Climate crisis effect? Arctic region witnesses massive 7,278 lightning strikes in 2021
In what can be called an effect of the climate crisis, the Arctic region seems to have been witnessing an unprecedented spike in lightning in 2021. Earlier, lightnings used to be rare in the region.
In 2021, Arctic region, which is the Earth’s northernmost, saw 7,278 lightning strikes. This count is nearly double of what had been witnessed in the last nine years combined.
These latest findings were published in the Finnish firm Vaisala’s annual lightning report.
This phenomenon is worrying scientists as the region’s air typically lacks the convective heat required to create lightning.
Vaisala’s meteorologist and lightning applications manager, Chris Vagasky, said, “Over the last 10 years, overall lightning counts north of the Arctic Circle have been fairly consistent. But at the highest latitudes of the planet – north of 80° – the increase has been drastic.
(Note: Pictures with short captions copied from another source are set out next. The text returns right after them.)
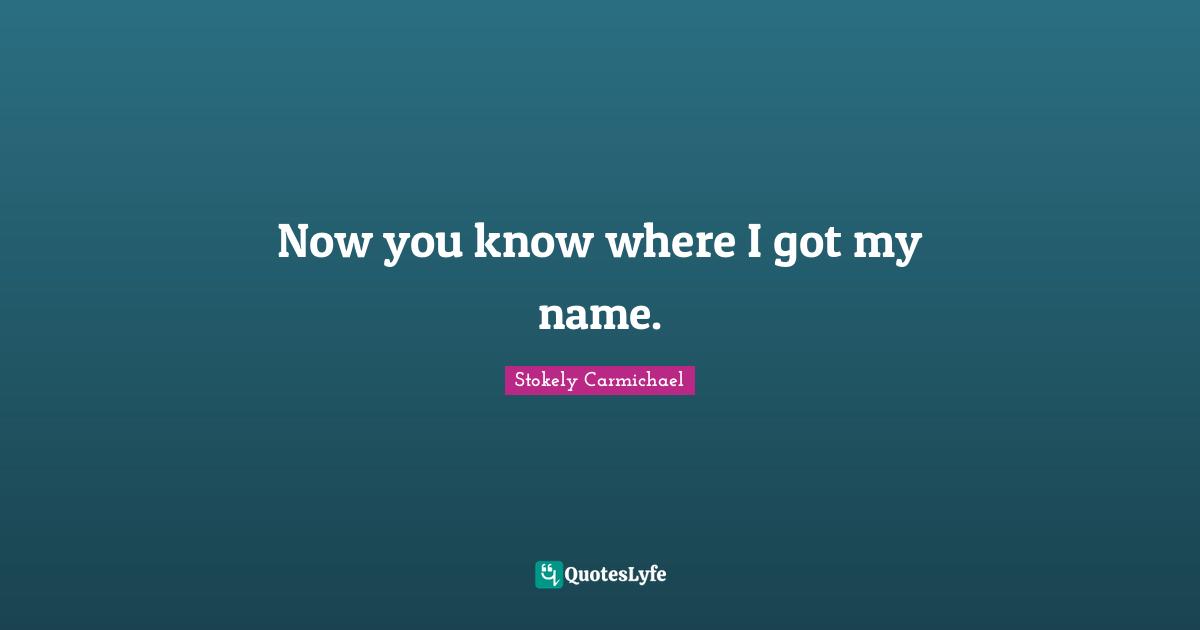 Now you know where I got my name.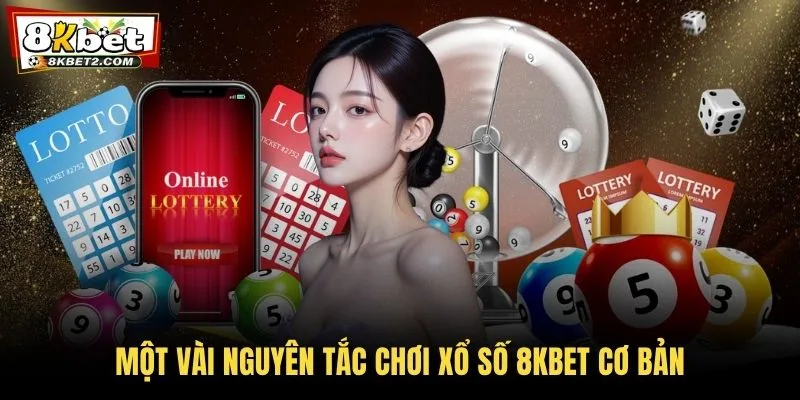 Một vài nguyên tắc chơi xổ số 8KBET cơ bản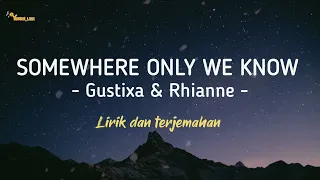 Somewhere only we know - Keane (Cover Gustixa & Rhianne) | lirik dan terjemahan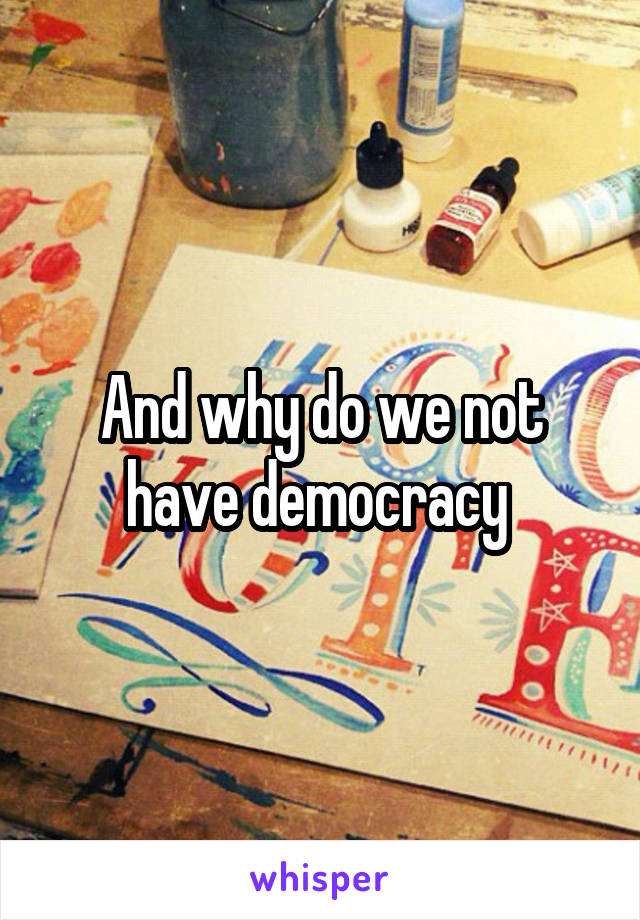 And why do we not have democracy 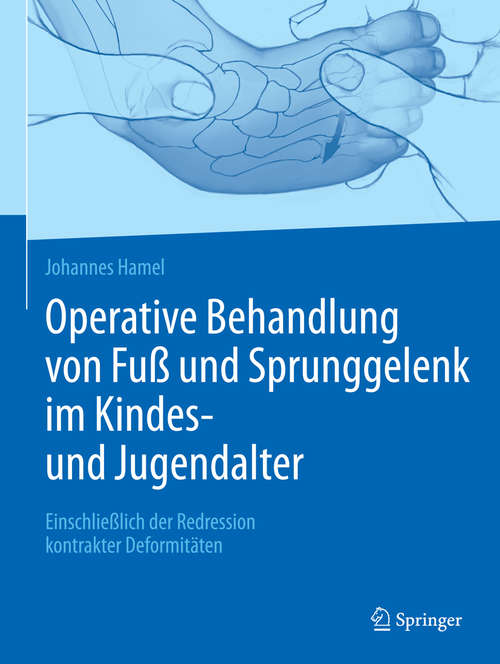 Book cover of Operative Behandlung von Fuß und Sprunggelenk im Kindes- und Jugendalter: Einschließlich der Redression kontrakter Deformitäten (1. Aufl. 2019)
Such a significant shift certainly causes you to raise your eyebrows.”
The temperatures have been consistently rising in the Arctic at a rate of at least three times the global average. So, tracking the lightning in the region seems to have become an important indicator of the climate crisis.
“Changes in the Arctic can mean changes in the weather at home. All weather is local, but what happens at your house depends on how the atmosphere is behaving elsewhere throughout the world. Changes to conditions in the Arctic could cause more extreme cold outbreaks, more heatwaves, or extreme changes in precipitation to Europe,” Vagasky said.